Sunday, March 13, 2016

I Like This Lady




I like this lady.  She’s from Inner Mongolia.  A self proclaimed part-time Uber driver, she’s aggressive and she doesn’t seem to care at all about traffic rules.  The chance that we’ll be back ended goes up, certainly.  But the likelihood of this is small where as the hastening of our arrival time, is all but certain.  She’s not missing any opportunities to get us there ahead of time. 

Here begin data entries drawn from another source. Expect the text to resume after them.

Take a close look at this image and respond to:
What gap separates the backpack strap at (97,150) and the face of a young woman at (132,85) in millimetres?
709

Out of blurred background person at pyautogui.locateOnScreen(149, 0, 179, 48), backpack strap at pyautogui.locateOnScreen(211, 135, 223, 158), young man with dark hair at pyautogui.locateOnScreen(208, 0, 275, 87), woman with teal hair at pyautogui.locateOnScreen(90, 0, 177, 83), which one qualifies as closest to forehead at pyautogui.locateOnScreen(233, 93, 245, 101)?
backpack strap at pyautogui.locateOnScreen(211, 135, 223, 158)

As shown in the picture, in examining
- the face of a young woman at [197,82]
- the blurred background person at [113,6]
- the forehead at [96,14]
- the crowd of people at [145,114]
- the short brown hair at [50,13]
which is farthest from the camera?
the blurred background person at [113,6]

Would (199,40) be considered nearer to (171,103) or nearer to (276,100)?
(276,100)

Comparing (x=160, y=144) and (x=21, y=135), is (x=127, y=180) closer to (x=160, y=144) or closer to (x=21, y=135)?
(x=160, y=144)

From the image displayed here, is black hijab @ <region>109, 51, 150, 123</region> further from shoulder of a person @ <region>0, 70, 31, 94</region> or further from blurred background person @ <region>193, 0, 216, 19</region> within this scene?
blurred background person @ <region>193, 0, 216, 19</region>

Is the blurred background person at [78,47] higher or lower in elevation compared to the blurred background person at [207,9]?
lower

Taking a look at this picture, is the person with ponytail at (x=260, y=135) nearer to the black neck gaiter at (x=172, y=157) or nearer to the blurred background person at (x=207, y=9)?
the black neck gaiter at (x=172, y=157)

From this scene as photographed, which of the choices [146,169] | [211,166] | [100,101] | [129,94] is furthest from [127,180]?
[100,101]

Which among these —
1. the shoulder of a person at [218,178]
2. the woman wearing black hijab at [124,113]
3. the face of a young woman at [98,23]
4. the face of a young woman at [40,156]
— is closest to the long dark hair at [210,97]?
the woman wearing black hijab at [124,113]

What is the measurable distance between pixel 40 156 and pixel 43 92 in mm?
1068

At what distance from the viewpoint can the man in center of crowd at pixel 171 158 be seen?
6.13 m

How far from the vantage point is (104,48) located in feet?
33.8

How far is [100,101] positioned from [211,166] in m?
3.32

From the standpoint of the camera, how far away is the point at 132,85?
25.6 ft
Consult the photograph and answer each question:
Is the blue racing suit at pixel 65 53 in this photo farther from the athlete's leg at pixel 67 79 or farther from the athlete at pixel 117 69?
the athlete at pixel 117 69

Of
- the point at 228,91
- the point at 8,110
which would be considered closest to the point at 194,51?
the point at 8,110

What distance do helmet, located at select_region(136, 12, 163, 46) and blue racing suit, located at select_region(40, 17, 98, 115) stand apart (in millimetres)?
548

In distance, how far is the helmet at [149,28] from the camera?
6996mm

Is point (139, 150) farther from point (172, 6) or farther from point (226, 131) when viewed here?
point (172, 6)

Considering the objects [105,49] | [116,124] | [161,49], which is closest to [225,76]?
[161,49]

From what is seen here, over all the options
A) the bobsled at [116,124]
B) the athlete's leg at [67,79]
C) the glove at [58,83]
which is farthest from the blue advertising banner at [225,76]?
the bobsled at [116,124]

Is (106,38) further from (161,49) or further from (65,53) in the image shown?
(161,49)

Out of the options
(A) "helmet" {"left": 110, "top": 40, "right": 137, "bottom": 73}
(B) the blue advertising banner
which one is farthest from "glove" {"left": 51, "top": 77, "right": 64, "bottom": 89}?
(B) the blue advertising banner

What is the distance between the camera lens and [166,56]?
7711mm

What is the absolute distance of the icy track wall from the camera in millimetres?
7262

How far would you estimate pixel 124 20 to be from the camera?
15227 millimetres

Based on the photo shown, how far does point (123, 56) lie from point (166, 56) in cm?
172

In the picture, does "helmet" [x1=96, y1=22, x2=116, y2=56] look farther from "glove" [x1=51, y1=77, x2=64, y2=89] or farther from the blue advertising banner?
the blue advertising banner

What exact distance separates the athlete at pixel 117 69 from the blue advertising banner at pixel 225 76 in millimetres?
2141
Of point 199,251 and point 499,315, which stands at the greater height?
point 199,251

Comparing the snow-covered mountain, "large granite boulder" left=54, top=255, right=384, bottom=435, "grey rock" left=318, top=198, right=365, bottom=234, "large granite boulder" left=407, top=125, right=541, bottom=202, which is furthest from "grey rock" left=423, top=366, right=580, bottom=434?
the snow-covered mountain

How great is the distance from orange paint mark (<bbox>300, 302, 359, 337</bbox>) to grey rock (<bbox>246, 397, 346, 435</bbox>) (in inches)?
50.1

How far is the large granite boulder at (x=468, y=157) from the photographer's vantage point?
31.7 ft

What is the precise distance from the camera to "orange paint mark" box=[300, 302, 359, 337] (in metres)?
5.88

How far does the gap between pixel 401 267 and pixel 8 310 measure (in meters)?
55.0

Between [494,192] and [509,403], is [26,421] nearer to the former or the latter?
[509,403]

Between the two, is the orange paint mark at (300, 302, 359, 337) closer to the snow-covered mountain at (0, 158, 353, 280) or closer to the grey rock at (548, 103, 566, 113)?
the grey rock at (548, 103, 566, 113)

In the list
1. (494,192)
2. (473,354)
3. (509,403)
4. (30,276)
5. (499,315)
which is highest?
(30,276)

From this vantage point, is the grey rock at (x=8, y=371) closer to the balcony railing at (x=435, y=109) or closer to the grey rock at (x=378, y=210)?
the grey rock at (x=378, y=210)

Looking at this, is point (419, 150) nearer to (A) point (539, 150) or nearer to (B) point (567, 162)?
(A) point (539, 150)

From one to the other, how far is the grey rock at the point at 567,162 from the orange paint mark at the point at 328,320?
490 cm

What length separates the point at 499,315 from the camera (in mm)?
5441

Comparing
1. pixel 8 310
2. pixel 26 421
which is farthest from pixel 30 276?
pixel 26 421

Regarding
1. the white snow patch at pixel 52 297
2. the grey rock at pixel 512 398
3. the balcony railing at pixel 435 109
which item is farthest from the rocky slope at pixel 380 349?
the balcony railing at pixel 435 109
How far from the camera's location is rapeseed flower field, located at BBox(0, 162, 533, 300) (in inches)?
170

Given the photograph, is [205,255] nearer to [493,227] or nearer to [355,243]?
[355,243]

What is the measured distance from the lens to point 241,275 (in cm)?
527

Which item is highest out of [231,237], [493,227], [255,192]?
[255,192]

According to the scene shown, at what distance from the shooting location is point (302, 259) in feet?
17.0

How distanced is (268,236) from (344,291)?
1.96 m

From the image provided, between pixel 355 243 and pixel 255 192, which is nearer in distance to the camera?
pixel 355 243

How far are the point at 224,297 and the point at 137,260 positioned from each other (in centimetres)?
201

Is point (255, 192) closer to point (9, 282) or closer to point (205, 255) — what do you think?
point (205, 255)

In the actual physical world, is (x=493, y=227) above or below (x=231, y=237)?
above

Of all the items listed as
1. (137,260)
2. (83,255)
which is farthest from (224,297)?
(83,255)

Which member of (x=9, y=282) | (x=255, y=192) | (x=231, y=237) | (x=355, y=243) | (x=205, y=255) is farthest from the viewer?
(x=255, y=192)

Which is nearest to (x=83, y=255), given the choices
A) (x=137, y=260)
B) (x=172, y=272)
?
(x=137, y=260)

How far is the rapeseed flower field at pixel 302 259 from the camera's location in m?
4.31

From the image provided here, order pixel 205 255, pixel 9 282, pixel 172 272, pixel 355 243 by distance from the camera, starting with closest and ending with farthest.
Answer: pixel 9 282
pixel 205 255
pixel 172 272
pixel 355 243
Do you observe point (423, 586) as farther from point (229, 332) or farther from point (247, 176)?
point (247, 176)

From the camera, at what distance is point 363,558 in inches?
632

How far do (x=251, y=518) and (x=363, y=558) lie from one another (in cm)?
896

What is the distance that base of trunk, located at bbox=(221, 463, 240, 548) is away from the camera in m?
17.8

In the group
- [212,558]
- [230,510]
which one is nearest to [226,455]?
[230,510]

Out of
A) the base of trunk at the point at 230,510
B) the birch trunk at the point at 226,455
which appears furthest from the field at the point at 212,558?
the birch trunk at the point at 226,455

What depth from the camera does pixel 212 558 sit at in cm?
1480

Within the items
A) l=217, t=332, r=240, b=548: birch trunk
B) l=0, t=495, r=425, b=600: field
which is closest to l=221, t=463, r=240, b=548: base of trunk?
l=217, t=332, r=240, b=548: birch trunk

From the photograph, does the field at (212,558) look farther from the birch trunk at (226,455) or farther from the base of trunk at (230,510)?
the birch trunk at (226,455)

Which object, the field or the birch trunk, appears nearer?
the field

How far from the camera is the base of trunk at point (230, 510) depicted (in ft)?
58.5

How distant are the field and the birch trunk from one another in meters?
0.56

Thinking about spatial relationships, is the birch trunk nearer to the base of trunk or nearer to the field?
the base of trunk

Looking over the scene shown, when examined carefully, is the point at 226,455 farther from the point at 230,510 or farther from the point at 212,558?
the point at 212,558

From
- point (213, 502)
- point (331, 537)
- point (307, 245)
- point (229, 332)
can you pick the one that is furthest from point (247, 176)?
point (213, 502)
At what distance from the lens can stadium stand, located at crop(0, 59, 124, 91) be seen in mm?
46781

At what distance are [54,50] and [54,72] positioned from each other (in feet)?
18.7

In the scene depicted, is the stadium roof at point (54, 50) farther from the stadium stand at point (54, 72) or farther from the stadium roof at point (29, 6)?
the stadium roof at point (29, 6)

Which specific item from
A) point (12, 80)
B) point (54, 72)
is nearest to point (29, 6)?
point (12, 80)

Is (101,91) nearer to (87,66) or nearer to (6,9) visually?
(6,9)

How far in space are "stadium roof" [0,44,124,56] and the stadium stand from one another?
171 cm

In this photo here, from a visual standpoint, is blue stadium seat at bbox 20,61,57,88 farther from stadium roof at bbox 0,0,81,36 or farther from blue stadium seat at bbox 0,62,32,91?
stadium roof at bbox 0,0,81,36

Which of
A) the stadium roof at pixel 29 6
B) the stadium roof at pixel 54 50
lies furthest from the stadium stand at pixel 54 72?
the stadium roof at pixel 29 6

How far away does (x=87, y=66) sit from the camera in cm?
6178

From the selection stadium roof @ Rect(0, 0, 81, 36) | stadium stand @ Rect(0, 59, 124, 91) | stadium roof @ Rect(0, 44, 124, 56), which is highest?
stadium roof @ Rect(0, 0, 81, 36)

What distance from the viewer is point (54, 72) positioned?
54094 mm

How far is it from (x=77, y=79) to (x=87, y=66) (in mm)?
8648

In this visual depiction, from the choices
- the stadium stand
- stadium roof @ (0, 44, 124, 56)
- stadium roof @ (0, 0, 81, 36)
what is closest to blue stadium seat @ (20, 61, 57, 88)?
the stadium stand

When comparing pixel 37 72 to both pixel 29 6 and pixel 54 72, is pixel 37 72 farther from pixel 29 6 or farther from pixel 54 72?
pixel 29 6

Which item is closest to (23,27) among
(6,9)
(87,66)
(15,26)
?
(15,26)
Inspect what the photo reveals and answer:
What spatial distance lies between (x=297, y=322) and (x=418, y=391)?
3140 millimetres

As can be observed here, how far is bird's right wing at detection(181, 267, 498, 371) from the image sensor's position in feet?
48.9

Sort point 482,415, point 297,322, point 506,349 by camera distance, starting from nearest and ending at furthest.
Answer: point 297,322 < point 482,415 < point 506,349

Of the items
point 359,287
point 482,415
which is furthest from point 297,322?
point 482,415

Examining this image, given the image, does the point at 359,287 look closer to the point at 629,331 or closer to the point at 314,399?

Most drivers won’t head over into the breakdown lane to pass cars.  There are cameras and you’ll probably get a fine in the mail, unless you have diplomatic plates or army plates or you just don’t give a shit.  Those exceptions sum up to about one fifth of the cars in Beijing.  If you’re with a law abiding driver you have to reckon with a steady stream of exceptional people speeding passed while you crawl ahead, in a law abiding fashion.  Tickets apparently do not concern my Inner Mongolian friend.  She is maximum opportunistic, maximum aggressive, cutting in to every opportunity that presents itself for her to overtake another vehicle.  As a passenger with little to no liability this is fine for me.



She had a garment business.  It failed.  Low barriers to entry, one presumes in the Chinese garment trade. So she took to driving.  She seems pretty self possessed and unassailable, but I’d be worried for her I suppose, if she were my wife, or my sister.  Uber pays pretty well, she says.  I wonder how it is they can contract with all these people part time.  There must be something very creative going on with Chinese labor laws.  I’ll need to look that up. 




You’re not supposed to tip with Uber but I give her another ten kuai anyway. “Thanks.  I like the way you drive.”  “She was glad for this briefly.  And then she sped off, rather quickly.  Inside the Westin hotel I tried to maintain my conference call while we awaited the arrival of the person we were to meet.  We sat down in the coffee shop and finished the call.  Someone must have been laughing, I imagined: “will we really get away with this?”  This when you can charge people twenty-seven dollars for two cups of coffee.   And they don’t even taste good.